A solution to the RDF publishing dilemma
The Semantic Web is a vision about the Web in which computer programs can process not only the syntax structure but also the semantic meaning of Web pages. To achieve this , we invented knowledge representation languages like RDF and OWL. The idea is that we will use these languages to describe the meta-data about a Web page and the semantic meaning of its content. One question remains to be unanswered — how should we publish RDF documents on the Web?
I called this the RDF publishing dilemma. In the Semantic Web, should a content creator publish an explicit semantic description of an HTML page in a separate RDF document, or should the semantic information be embedded within the HTML page itself? There are pros and cons associated with either approaches.
If the semantic information is described in a separate RDF document, it simplifies the editing and the management of documents.
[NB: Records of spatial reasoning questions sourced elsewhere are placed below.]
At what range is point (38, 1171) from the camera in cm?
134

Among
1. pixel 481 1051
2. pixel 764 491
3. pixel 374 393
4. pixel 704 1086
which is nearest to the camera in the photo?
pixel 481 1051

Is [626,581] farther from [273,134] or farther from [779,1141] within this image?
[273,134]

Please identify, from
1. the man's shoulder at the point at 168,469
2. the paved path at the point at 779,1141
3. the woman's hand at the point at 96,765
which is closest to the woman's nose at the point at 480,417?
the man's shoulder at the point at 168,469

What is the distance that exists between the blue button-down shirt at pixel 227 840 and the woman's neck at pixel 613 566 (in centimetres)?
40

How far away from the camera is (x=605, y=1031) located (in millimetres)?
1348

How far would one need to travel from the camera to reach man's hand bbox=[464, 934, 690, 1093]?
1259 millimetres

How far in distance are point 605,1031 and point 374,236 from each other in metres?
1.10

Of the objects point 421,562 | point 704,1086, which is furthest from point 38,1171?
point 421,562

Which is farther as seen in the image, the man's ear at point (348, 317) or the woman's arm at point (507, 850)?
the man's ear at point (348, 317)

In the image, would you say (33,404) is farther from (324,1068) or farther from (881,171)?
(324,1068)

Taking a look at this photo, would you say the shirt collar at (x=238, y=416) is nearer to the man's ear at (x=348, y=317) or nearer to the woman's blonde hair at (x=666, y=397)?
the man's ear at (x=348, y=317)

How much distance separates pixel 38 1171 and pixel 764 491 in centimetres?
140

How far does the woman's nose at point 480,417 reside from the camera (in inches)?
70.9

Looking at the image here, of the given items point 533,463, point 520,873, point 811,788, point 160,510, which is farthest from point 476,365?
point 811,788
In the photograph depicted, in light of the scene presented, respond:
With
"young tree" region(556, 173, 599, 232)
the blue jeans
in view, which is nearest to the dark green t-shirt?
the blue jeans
RDF documents will be treated like other Web documents — e.g., unique URL for each document and no messy syntax mashup between RDF and HTML. However, it has some disadvantages. Version controls become a bit more complex because we need to maintain information consistence between an RDF and an HTML document. Also, it discourages Web designers from adopting the Semantic Web idea because many see the creation of RDF documents as an extra task that gives no immediate benefit.
On the other hand, if semantic information is embedded within the HTML pages, it simplifies version control and lowers the barrier for Web designers to create semantic documents. Adding semantics to an HTML page is simply adding new tags to the existing page. But, this approach has its own problem. Because embedding semantic information in a Web page (e.g., RDF + HTML), it imposes significant overhead and challenge for computer programs to process the document — extra logic needs to be implemented to parse and extract RDF description from the HTML pages.
I came across Ivan’s blog that describes a simple solution that solves the RDF publishing dilemma. You can read about the details in Ivan’s post. The basic idea is that Web publishers will use RDFa to describe semantic information in an HTML page. Instead of requiring computer programs to parse and extract RDF information from the page, the web server is configured to serve an RDF-version of the HTML page by exploiting an RDFa-to-RDF translator and some Apache Rewrite rules.





















Hi,
The whole point of RDFa was to allow authors to add RDF directly to mark-up languages such as HTML, XHTML, SVG and so on, so that publishing the separate RDF/XML document became unnecessary. Of course there will be situations where the RDF/XML document will be the primary source of data, and so transforming that into XHTML+RDFa is a good solution (as Ivan describes).
But I think for many use-cases the RDF/XML step will eventually become unnecessary. For example, to provide client-side tools or RDFa parsers with access to the location at which some photographs were taken (perhaps in some system like Flickr), takes barely a line or two of server-side code; each image on a page, whether in a profile, slideshow, search results or whatever would simply have a couple of extra (RDFa) attributes added to indicate the location and these could then be consumed by browser plug-ins or RDF pipelines.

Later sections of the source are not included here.